Northern Maine: Culture Shock?
At the last minute, a rental in central Maine for which I had one foot out the door fell through. When one's entire household is packed and ready to move, even across town, the trauma is pretty severe; and doubts about my own motives prompt this question.
A lovely landlord in northern Maine is offering a rental sight-unseen. I've checked out this party as much as someone not a CIA agent can and find no reason for worry. If all goes as planned, I'll be relocating November 1. Nothing on either end is set in stone, and the landlord isn't pressuring the rental.

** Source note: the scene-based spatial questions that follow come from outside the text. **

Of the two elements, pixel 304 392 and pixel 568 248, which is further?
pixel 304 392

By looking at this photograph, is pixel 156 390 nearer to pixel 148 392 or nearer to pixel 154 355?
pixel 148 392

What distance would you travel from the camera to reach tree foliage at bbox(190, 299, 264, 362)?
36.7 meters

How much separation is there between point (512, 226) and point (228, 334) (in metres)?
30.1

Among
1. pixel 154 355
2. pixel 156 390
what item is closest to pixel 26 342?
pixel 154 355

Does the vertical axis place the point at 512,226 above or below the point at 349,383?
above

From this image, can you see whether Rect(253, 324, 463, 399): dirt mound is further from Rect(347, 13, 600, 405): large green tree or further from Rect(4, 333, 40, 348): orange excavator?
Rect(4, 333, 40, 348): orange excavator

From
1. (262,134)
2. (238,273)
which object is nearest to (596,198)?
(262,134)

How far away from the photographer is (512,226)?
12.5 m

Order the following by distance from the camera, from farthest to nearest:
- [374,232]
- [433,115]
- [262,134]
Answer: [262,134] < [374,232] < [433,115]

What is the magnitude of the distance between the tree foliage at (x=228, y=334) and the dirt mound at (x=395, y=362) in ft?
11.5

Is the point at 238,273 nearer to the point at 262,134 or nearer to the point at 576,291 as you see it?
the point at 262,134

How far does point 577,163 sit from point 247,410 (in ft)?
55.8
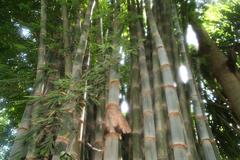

Friends and family aware of the shock the loss of the central Maine home had on me have asked if a relocation to northern Maine won't result in too much "culture shock." I speak serviceable French, one of the draws of a U.S. state so near Quebec. Additionally, the upturn not only in violence but in the general speed of everyday life in my mid-Atlantic region was another of Maine's draws. I wondered if life in central Maine near a major university would be slow enough to suit me.
But I'd like some frank (or even French) responses as to what a non-Mainer can expect, relocating to a border-town. I'm wondering if being a Baby Boomer will help or hurt chances of being welcomed to the community and if others who have made the move have found the relief from the twenty-first century I hope to find.
Thanks for all responses--the more blunt, the better, in either French or English!